While the study did not recommend any changes to optional fees since they are discretionary, it did result in four specific recommendations proposed as part of the 2020-21 budget:
Increase the District’s secondary fine arts budget to reduce out-of-pocket expenses that families pay to booster clubs to support student participation. The proposed increase is not intended to eliminate fundraising.
Add a high school Theater Productions course fee in the 2021-22 school year to create consistency among campuses
Create a consistent fee structure for middle school fine arts programs that can be implemented during the 2021-22 school year based on increased District funding
Indefinitely suspend the athletics operational fee for middle and high school students. The fee was not assessed during the 2019-20 school year.
Click here to read more about the implications of the student fee study.
The proposed budget also includes a special payment to recognize employees for their efforts during the school closure and to provide assistance for the use of personal equipment and supplies while working remotely. If approved by the Board on June 8, the FISD C.A.R.E.S. or Coronavirus Assistance and Recognition of Effort Stipend would be paid July 15 to all employees who worked for the District as of March 1 and are still employed May 28. The stipend would be equal to 1.5% of base wages for a total cost of approximately $5.75 million.

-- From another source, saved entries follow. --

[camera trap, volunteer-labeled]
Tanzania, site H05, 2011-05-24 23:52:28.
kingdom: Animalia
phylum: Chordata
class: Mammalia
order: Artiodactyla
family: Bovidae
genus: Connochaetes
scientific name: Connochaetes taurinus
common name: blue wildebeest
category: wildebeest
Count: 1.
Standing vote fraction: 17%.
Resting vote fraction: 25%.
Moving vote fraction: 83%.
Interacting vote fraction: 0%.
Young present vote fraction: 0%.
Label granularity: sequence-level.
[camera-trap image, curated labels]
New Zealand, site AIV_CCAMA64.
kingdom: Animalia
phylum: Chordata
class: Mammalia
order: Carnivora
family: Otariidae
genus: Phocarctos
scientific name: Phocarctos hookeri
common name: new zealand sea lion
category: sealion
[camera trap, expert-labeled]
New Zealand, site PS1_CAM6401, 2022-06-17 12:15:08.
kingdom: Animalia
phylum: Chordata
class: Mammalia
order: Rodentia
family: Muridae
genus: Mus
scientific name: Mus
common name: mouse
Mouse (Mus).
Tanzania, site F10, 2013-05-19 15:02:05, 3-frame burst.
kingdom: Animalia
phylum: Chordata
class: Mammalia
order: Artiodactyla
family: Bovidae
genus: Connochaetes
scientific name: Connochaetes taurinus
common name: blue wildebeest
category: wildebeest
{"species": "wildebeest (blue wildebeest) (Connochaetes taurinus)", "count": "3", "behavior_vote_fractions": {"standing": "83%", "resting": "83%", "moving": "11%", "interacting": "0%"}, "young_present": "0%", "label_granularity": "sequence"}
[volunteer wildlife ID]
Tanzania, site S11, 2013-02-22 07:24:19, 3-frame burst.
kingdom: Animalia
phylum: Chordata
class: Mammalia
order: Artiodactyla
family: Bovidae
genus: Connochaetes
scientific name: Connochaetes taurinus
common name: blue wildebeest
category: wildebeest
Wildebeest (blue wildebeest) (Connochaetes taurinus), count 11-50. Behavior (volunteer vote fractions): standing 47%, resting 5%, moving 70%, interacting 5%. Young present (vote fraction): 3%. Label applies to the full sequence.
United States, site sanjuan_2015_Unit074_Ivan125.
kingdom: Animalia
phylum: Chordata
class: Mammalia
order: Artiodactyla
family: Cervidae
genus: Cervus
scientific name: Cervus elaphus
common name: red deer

The District is also proposing a $1,000 raise for all employees on the teacher pay scale in 2020-21 and a 1.5% of midpoint raise for all other staff. When factoring in additional market adjustments, the average total percent increase in base wages is 3.3% for teachers, 4.64% for clerical/paraprofessionals and 7.03% for auxiliary employees such as bus drivers, custodians and maintenance workers.
In addition, the financial plan continues to provide funding for a classroom and teaching supplies stipend of $250, paid to teachers, teacher facilitators and librarians on Sept. 15, as well as a retention incentive in January 2021 for all employees with at least one year of service to the District. The retention incentive is equal to 1% of base wages, plus $50 for each year of service to FISD, with a minimum of $250 total.
The starting teacher salary would also be increased from $54,500 to $54,900 under the proposed budget, and the District would boost the minimum hourly wage for hard-to-fill positions such as bus drivers, custodians and special education paraprofessionals.
A public hearing and adoption of the budget is set for June 22. The District’s 2020 tax rate will be finalized in September after taxable values are certified and the state provides guidance on the District’s tax rate based on changes adopted by the legislature last year as part of House Bill 3.